Firefighters in Phoenix, Anchorage, Alaska, and Vancouver, British Columbia, reported losing clean air while wearing Draeger air packs, according to published reports.

“We have been in communication with the requesting fire departments,” said Christina M. Spring, a CDC spokeswoman. “We have requested respirators to investigate their performance and are waiting to receive the requested respirators to conduct further tests.”

Draeger is cooperating and confident that investigators will find its equipment safe and in compliance with standards, said Tim Martin, a company spokesman.

Ralf Drews, Draeger’s CEO, said company technicians conducted extensive testing and determined the equipment operates properly.
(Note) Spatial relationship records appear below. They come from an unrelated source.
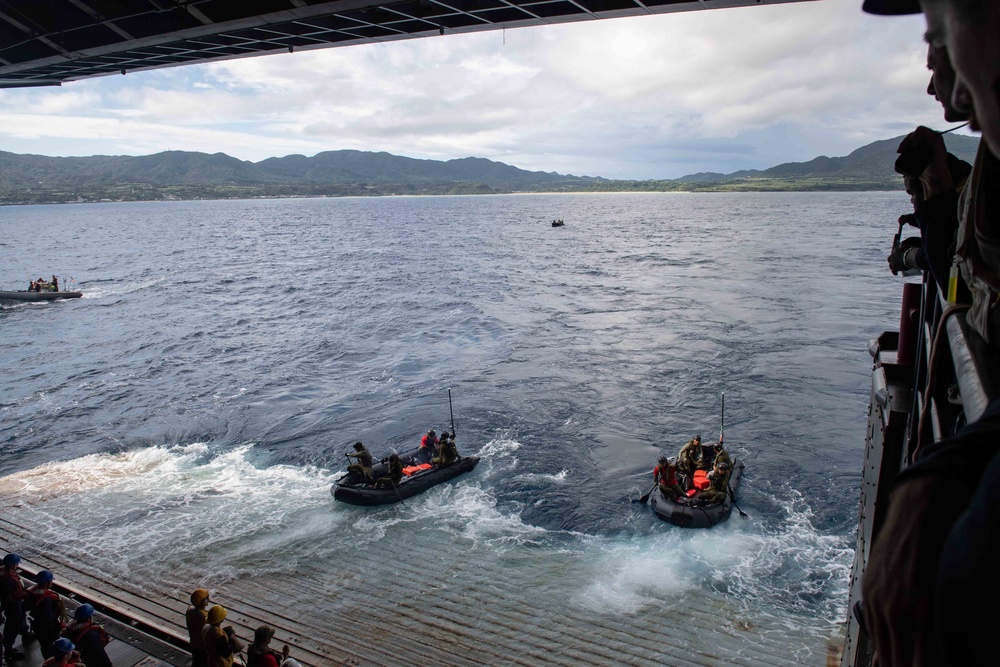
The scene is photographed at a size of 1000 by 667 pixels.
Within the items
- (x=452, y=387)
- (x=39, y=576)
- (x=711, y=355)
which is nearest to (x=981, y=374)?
(x=39, y=576)

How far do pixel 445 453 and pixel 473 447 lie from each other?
12.5 ft

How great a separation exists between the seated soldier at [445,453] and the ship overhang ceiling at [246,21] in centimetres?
1525

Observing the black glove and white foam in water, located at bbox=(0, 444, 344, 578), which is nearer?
the black glove

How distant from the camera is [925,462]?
1327mm

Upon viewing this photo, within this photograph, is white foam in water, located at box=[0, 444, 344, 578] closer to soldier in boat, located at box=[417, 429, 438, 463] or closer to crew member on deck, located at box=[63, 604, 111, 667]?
soldier in boat, located at box=[417, 429, 438, 463]

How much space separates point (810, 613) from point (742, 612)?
74.8 inches

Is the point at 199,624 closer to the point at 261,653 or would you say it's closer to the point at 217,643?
the point at 217,643

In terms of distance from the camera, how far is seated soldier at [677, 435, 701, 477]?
24.3 metres

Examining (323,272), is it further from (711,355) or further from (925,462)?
(925,462)

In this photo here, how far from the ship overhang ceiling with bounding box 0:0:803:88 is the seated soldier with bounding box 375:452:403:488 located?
15333 millimetres

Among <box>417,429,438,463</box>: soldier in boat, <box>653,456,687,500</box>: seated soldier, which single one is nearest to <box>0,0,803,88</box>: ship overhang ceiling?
<box>653,456,687,500</box>: seated soldier

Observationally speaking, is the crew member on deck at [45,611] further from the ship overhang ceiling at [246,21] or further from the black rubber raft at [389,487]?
the ship overhang ceiling at [246,21]

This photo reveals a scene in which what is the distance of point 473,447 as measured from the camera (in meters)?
29.6

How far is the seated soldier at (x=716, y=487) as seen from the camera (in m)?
22.4
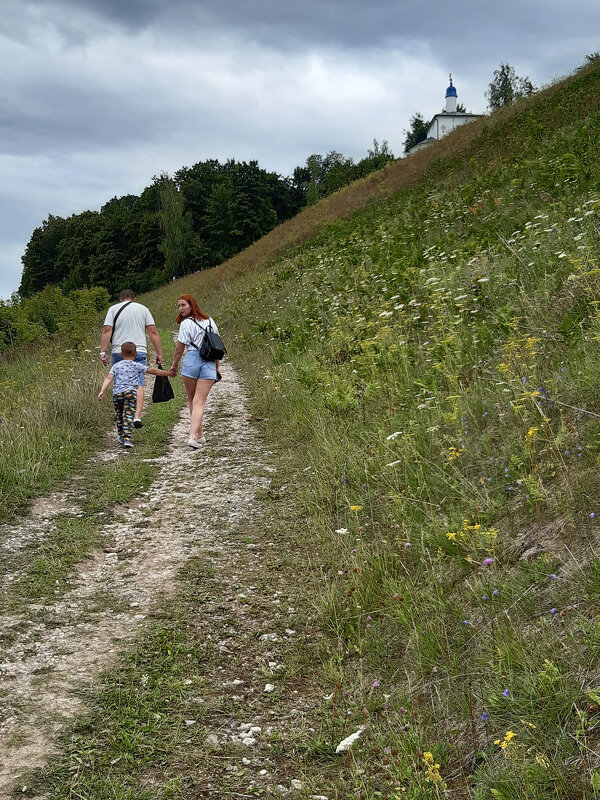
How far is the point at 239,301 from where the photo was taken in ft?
72.4

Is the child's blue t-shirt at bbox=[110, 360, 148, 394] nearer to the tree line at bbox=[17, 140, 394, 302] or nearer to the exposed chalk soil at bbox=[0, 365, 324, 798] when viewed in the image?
the exposed chalk soil at bbox=[0, 365, 324, 798]

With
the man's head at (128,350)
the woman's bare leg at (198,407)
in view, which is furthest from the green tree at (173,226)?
the woman's bare leg at (198,407)

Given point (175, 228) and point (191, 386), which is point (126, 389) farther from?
point (175, 228)

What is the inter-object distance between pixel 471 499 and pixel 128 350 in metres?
6.29

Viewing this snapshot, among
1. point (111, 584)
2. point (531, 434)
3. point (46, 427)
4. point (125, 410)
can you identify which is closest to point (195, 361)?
point (125, 410)

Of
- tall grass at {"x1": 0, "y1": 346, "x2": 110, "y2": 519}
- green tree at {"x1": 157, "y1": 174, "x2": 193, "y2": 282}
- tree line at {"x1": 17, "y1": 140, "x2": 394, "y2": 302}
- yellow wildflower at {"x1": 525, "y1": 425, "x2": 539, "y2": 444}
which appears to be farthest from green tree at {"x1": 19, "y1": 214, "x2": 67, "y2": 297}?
yellow wildflower at {"x1": 525, "y1": 425, "x2": 539, "y2": 444}

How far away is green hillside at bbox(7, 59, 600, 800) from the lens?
259cm

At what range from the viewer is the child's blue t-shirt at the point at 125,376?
884 centimetres

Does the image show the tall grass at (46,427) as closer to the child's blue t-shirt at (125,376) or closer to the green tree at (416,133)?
the child's blue t-shirt at (125,376)

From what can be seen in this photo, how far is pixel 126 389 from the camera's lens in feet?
28.8

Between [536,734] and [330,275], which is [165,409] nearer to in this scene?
[330,275]

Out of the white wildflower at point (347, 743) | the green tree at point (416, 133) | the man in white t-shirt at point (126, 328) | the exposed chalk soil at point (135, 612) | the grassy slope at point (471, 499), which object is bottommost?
the white wildflower at point (347, 743)

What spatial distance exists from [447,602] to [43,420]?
6.40m

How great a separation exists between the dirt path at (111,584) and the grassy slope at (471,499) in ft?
2.83
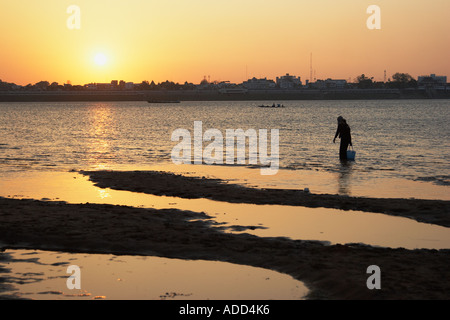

“We have attempted to replicate the alleged instances of product malfunction … but could not,” Drews said in an emailed statement. “Technicians analyzed our equipment but could find nothing wrong with its engineering or design.

“The only conclusion we can draw is that the reports of product malfunction in DeKalb County stem from improper product maintenance and care.”

Drews said the company’s investigation of two reported problems with its equipment in Phoenix showed they resulted from “improper field use of the equipment.”

The company determined that problems reported by firefighters in Alaska and British Columbia were “noncritical, low-order issues that may happen with any product and are not in any way dangerous or life-threatening to firefighters,” Drews said. He did not specify those problems.